TEXT PASSAGE:

++++

Rupert Murdoch and his six kids are in line for billions of dollars ($US2 billion each for the six children, led by James, Lachlan and Liz Murdoch) from Disney’s $US71.3 billion bid for 21st Century Fox and the dismembering of the empire and creation of a new Fox company based on the Fox News Channel.
But very quietly shareholders in Argo Investments, Australia’s second largest investment company stand to share in an $A100 million bonanza, all thanks to the Murdoch males and their decision to sell to Disney and split Fox.
Whether shareholders get all of that or the company reinvests the gain back into the markets hasn’t been mentioned by the company in speeches yesterday to Argo’s annual meeting in Adelaide.
Argo, an Adelaide-based listed investment company (or LIC) has been a long time backer of Rupert Murdoch, taking a stake in News Ltd in 1993 and then keeping it as Murdoch took his company to the US 14 years later and then broke it up in 2013.
Argo stuck with 21st Century Fox even though it wasn’t listed on the ASX from mid-2013 when the split into two companies (News Corp was the other) started.
“Since this time, traditional media companies globally have de-rated as Netflix and other mediums, including social media platforms like Facebook, grew their user numbers and eyeballs.
“While we were always likely to sell this holding at some time because Fox was no longer listed on the ASX, we knew the business well and while the share price was doing little, earnings continued to increase.
“We also were relatively confident that we would see a weaker Australian dollar, which would provide a much better time to realise any sale in Fox,” CEO Jason Beddows told Argo shareholders yesterday.
Mr. Beddows told the meeting “pre-tax proceeds of around $100 million (will be) coming from this investment.” The Aussie dollar’s fall of 8% this year to around 71 US cents has obviously helped finalise the sale timing for Argo
At June 30 this year 21st Century Fox had a 1.7% share of Argo’s investment portfolio, or $102 million. That means the company will see out for more than $200 million. The pre-tax profit of ‘around $100 million”.
Seeing Argo made a net profit of just over $218 million in the year to June, shareholders in the company are facing a big payday sometime this year.
Meanwhile, Mr. Beddows told the meeting that since the June 30 balance data the company has invested mainly through capital raisings.
“We participated in the capital raisings of Transurban Group to partly fund their latest acquisition, WestConnex; Rural Funds Group following their purchase of additional beef cattle properties; and Bega Cheese as they funded their acquisition of the Koroit dairy processing facility from Saputo.

++++

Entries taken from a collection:
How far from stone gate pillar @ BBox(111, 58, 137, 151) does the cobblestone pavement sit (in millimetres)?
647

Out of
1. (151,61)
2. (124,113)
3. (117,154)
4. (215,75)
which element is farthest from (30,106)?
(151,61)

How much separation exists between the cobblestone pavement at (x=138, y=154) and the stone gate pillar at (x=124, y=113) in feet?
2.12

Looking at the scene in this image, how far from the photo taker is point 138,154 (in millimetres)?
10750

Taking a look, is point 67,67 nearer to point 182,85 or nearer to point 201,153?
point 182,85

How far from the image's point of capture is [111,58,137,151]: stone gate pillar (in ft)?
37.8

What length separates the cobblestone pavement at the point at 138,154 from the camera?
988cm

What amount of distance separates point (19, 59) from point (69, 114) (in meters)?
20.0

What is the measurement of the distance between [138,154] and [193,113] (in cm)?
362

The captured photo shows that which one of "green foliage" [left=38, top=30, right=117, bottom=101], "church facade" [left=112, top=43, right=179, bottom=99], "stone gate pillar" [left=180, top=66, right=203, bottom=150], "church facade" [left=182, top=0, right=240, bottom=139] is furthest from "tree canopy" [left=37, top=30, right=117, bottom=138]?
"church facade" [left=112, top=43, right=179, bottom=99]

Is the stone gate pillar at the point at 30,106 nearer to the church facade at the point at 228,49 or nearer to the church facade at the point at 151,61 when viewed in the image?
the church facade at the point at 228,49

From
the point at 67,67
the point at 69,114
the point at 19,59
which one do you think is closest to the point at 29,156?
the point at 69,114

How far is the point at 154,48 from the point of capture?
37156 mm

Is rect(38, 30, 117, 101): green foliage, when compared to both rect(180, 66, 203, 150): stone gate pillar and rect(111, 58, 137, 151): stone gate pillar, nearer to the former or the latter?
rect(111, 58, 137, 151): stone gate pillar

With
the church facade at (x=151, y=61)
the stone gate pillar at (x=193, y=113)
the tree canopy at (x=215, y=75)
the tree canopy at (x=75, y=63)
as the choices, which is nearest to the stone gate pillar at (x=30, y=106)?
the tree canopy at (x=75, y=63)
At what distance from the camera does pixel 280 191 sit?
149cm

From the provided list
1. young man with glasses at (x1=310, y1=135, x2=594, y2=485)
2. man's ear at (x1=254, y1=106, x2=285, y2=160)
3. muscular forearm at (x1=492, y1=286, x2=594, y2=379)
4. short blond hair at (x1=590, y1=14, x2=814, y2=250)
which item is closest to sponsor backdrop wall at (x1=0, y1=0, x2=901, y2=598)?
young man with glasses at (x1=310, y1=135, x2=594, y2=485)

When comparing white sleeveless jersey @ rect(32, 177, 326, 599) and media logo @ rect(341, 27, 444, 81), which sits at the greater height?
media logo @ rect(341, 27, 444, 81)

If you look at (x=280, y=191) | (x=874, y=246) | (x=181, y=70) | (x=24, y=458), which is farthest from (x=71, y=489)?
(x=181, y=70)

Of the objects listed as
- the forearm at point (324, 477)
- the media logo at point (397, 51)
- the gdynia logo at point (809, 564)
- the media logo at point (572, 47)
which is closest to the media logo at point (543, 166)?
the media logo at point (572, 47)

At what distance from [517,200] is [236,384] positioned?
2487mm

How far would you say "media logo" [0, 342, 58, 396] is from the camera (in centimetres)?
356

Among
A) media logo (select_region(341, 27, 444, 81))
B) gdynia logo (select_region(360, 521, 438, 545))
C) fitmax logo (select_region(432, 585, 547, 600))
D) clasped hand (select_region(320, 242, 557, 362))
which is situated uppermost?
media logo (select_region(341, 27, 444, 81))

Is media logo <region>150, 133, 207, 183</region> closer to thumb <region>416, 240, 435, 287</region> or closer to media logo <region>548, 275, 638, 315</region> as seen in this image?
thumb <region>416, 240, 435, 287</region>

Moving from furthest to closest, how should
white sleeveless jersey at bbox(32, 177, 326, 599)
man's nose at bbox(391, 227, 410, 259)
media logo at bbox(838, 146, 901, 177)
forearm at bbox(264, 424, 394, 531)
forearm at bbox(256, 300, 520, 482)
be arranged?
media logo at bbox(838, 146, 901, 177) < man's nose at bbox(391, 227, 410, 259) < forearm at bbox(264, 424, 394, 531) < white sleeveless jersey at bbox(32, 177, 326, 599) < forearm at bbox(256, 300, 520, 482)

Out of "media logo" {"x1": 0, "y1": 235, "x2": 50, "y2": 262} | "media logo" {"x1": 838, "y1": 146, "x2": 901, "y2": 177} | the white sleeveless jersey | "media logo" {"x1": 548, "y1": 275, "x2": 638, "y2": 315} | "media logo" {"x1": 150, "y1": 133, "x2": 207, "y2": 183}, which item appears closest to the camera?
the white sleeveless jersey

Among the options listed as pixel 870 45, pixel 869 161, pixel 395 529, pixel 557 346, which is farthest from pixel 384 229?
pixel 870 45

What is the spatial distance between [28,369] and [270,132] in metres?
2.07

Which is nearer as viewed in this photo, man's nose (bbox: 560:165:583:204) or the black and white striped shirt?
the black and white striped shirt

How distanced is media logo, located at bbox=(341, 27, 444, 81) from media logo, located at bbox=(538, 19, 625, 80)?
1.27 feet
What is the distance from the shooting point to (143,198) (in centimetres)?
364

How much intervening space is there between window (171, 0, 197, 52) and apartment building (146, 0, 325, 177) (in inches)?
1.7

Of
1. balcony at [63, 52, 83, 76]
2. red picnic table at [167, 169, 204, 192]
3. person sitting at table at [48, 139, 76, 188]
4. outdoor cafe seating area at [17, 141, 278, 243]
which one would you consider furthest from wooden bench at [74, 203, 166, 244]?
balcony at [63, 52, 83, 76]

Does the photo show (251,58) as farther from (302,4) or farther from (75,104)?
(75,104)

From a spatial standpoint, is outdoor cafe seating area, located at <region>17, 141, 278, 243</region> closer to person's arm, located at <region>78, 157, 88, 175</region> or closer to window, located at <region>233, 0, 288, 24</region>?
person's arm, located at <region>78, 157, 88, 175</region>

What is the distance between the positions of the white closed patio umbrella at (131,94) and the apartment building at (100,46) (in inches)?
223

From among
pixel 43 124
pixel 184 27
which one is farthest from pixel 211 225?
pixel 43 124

++++

TASKS TO PERFORM:
[a] In the rows, starting at the line containing "What is the distance between" and ending at the last row, switch "apartment building" to "office building" and give those lines again with everything else unchanged.
[b] Pick up the article on Argo's sale of its 21st Century Fox stake where it stops and keep writing.

RESPONSES IN ORDER:
[a]
What is the distance between the positions of the white closed patio umbrella at (131,94) and the office building at (100,46) (in inches)?
223

From among
pixel 43 124
pixel 184 27
which one is farthest from pixel 211 225?
pixel 43 124

[b]
“Other major purchases included adding to Boral and taking new positions in Eclipx Group and Star Entertainment. We also participated in the Viva Energy IPO.”
He said that when comparing Argo’s 20 largest equity investments, based on market values at September 30, to the same time last year, Westpac remains the largest holding, “however the other major banks have dropped down the list as their share prices have fallen. While these are significant holdings in dollar value and pay substantial dividends, Argo holds a large underweight position in the big four banks compared to the index and this has benefitted our relative performance.”
He pointed out that significant share price rises in Macquarie Group, BHP and CSL has seen these three holdings increase by over 1% of the overall portfolio.
“It must be remembered that a 1% move in the portfolio value is almost $60 million. There are two new additions to the top 20, being Transurban Group, following participation in the recent capital raising, and Aristocrat Leisure, a combination of a 37% increase in the share price over the past 12 months and some additional stock purchases.
“These companies replace Amcor, which has suffered from lower beverage volumes and increasing input costs, and AGL Energy, falling in value due to energy retailers and electricity prices being in the political firing line.”
“At a stock level, Argo’s best performers in absolute share price appreciation in the 12 months to 30 September were Santos, up over 80%, and Washington H. Soul Pattinson, CSL, Premier Investments, Macquarie Group, BHP and Computershare, all increasing in price by 40% to 60%. As always, some of these strong moves were offset by falls in others, with AMP, Automotive Holdings Group, Pact Group, and Estia Health, all falling between 20% and 30%.
“We continue to own a well-diversified portfolio, and this is illustrated by its spread across industry groups. Since this time last year, the biggest change has been the large fall in the value of the Australian banks, shrinking over 3% from last year. This has mostly been redistributed to Energy, Healthcare and Resource stocks within Materials, all increasing by over 1%,” Mr. Beddow said.
Argo shares rose 0.2% to $7.82.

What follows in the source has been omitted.